Вот и сейчас, метнувшись куда-то в сторону, он вытянул руку вверх, восклицая:
- Лами!..
И хотя в этом выкрике не было ни тревоги, ни отголосков какой-то опасности, ЛеониТ тотчас напрягся, готовый отразить любу возможную угрозу. При этом он, поворачиваясь на указующий жест Вадура, проделывал одновременно сразу несколько важных, практически жизненно ориентированных дел. Во-первых, он «насторожил» инвентарь таким образом, чтобы мог одним движением мысли (или воли, кому как нравиться) выхватить оружие облачаясь попутно в полный доспех (за время пути, благо делать на ходу, кроме проявления внимания к окружающей обстановке, было особенно нечего, он хорошо натренировался в этом приеме); кроме того, отсканировал все доступное пространство вокруг, выискивая отметки или безусловно красные (явно опасные существа) или «глубоко желтые», которые на первый взгляд вполне себе нейтральны, но ровно до тех пор, пока на них не нападешь или иным образом не затронешь их интересы (например, начав охота на охраняемой территории) и вот тогда они превращались в очень серьезных соперников если и не в части боевых качеств, так по части злобности и неотвязности - точно.
Но все было спокойно, а в эмоциях мальца отражалось желание похвастаться интересной находкой, привлекая к ней внимание важного для него человека, что-то вроде - «Лами, смотри, что же ты не обращаешь внимания!..»

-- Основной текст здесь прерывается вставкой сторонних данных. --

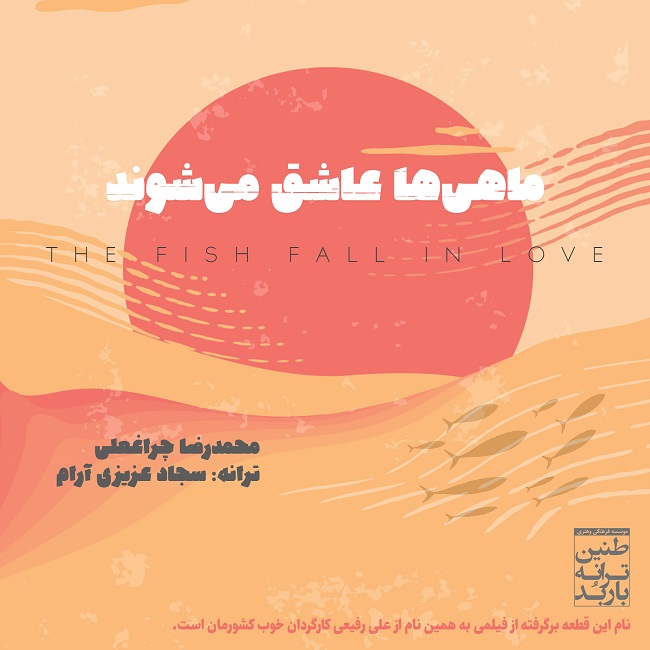 محمدرضا چراغعلی ماهی ها عاشق میشوند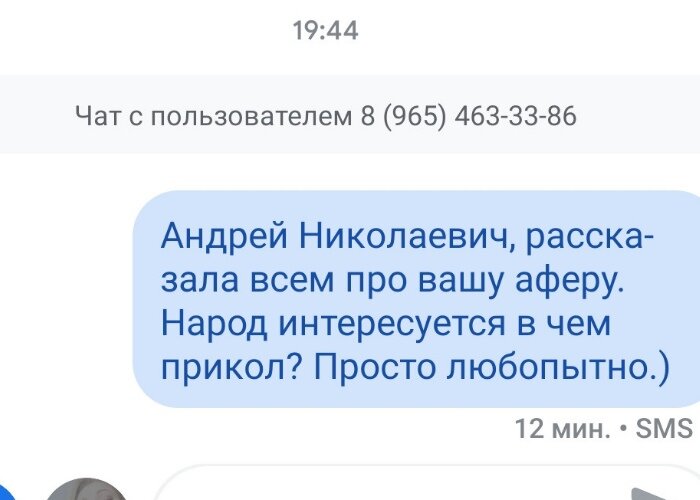 НАША ПЕРЕПИСКА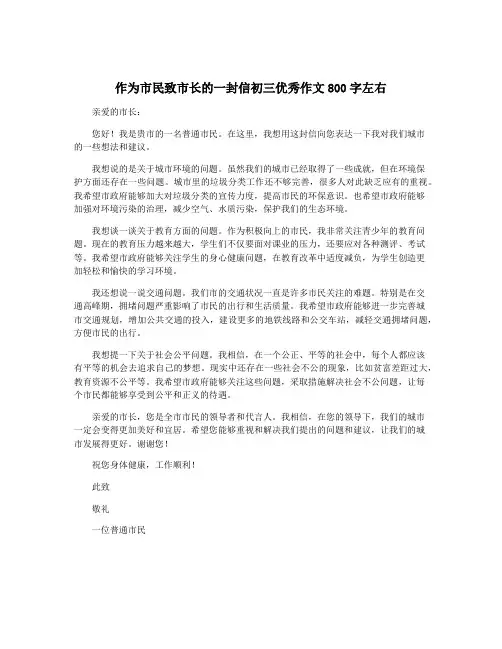 作为市民致市长的一封信初三优秀作文800字左右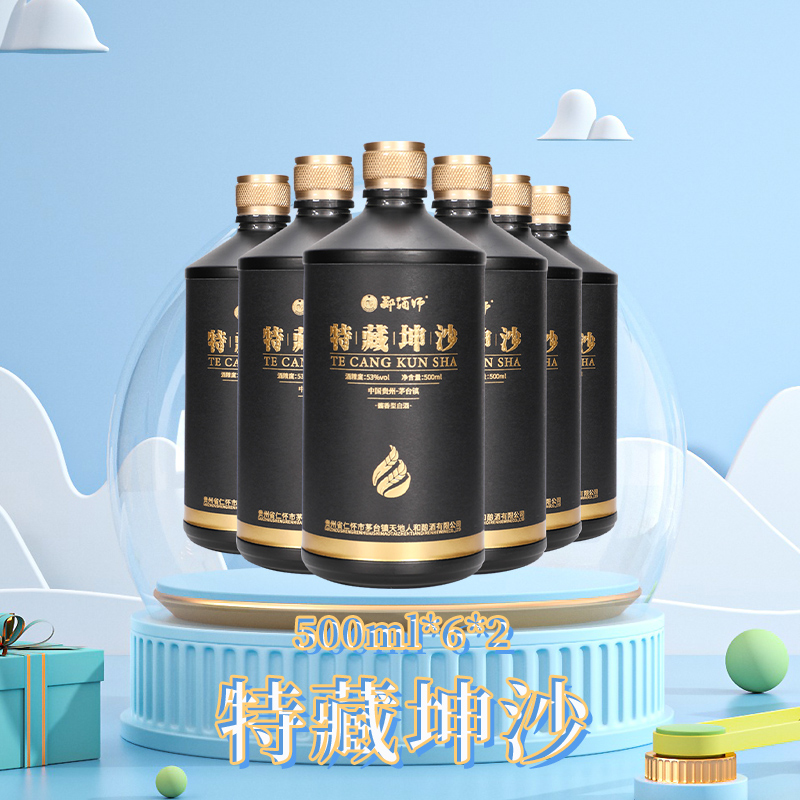 特藏坤沙53度500ML*6*整件装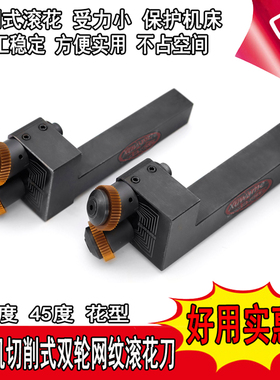 数控车床排刀机车花刀P0.6-2MM3045度花镀钛双轮网纹切削式滚花刀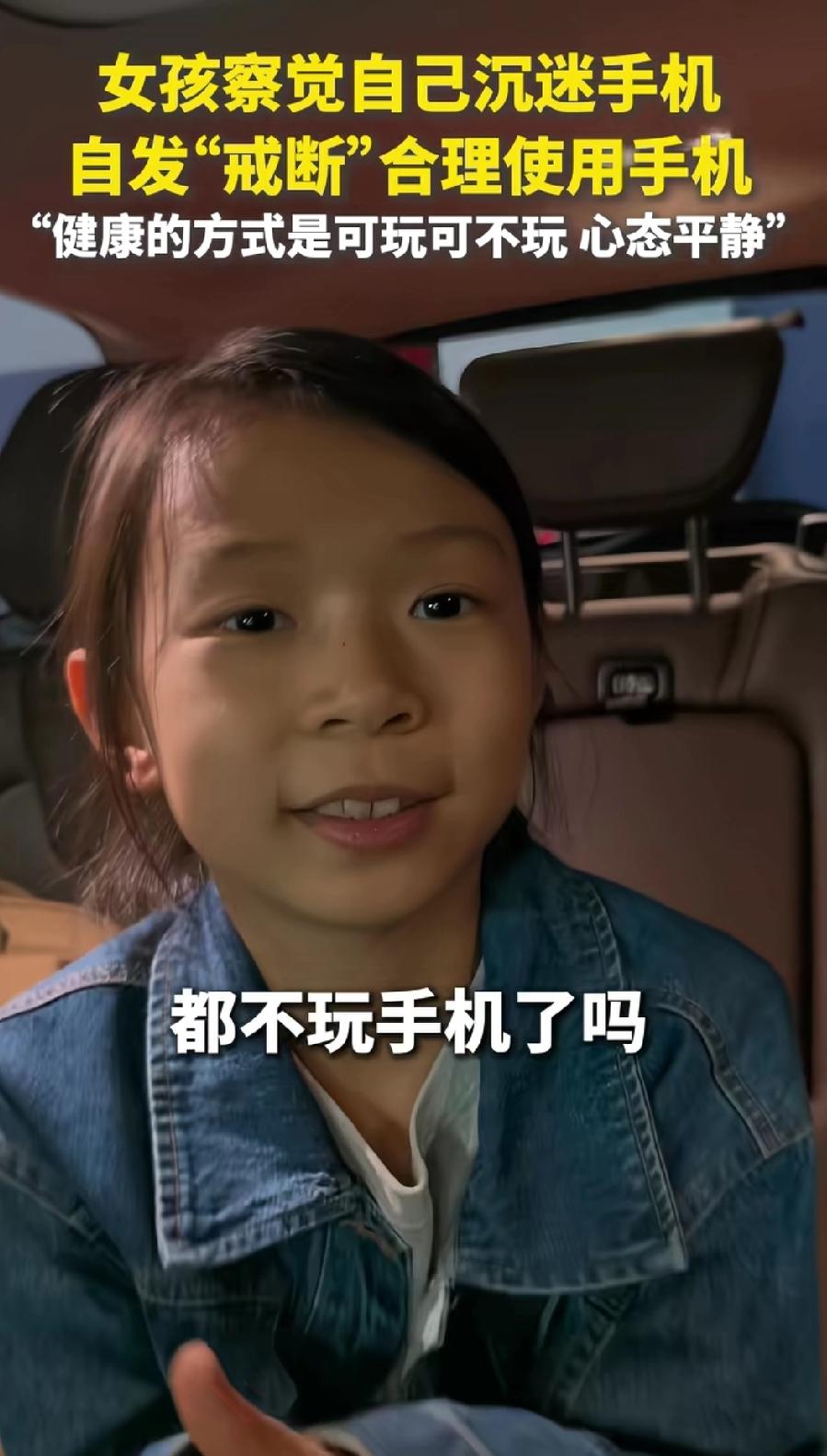 这孩子太清醒了！女孩问妈妈：“你知道我为什么不在车上玩手机吗？妈妈也很疑惑的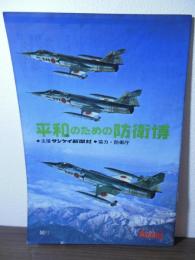 [パンフ]豊島園  平和のための防衛博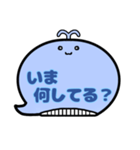 くじらくん吹き出しスタンプ家族用001（個別スタンプ：27）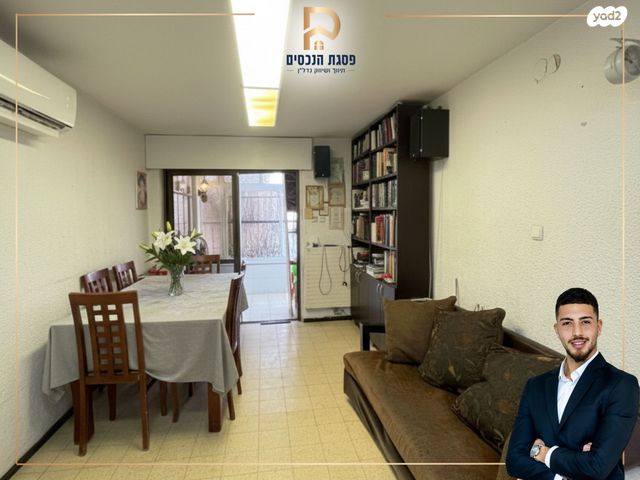 שדרות נווה יעקב 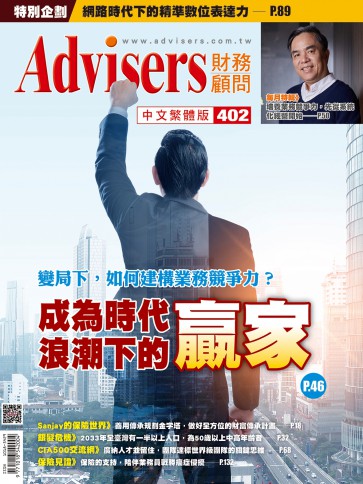 成為時代浪潮下的贏家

Действительно, посмотреть было на что. Как оказалось, местные белки (а именно так система их и именовала, как попозже выяснилось) были крупнее реальных аналогов раза в два, но это по размерам, а весом значительно превосходили, похоже, домашних кошек. И одна из них, вовсе не рыжая, а черно-пепельная, сидела на ветке достаточно низко в десятке метров от людей, и что-то держа в передних лапах (похоже, хрестоматийный орешек), увлеченно это грызла. Косилась на пришельцев, но вовсе не проявляла никакого испуга или тревоги.
- А вот именно такими шкурками я и мечтала подбить плащик, - мечтательно прошептала Лами, не сводя глаз с симпатичного зверька.
- Ага, щас, - согласно прошептал Вадур и вскинул свое оружие.
Но вот белочка оказалась вовсе не сойкой и даже не безмозглой змеюкой, по части живучести - безусловно. Да и проснувшаяся после попадания легкой стрелки злобность полностью задавила слабенький здравый смысл и отключила инстинкт самосохранения. Удержавшись на ветке после получения раны, выронила орешек, вцепившись в шершавую кору еще и маленькими (впрочем, не такими уж и беспомощными) лапками, ошеломленная зверюшка какое-то время в непонятках пялилась на своего обидчика, типа, чего это было; а затем, осознав степень нанесенной ей смертельной обиды, смыть которую можно только кровь, с противным верещащим визгом, прямо с места посадки прыгнула на пацана.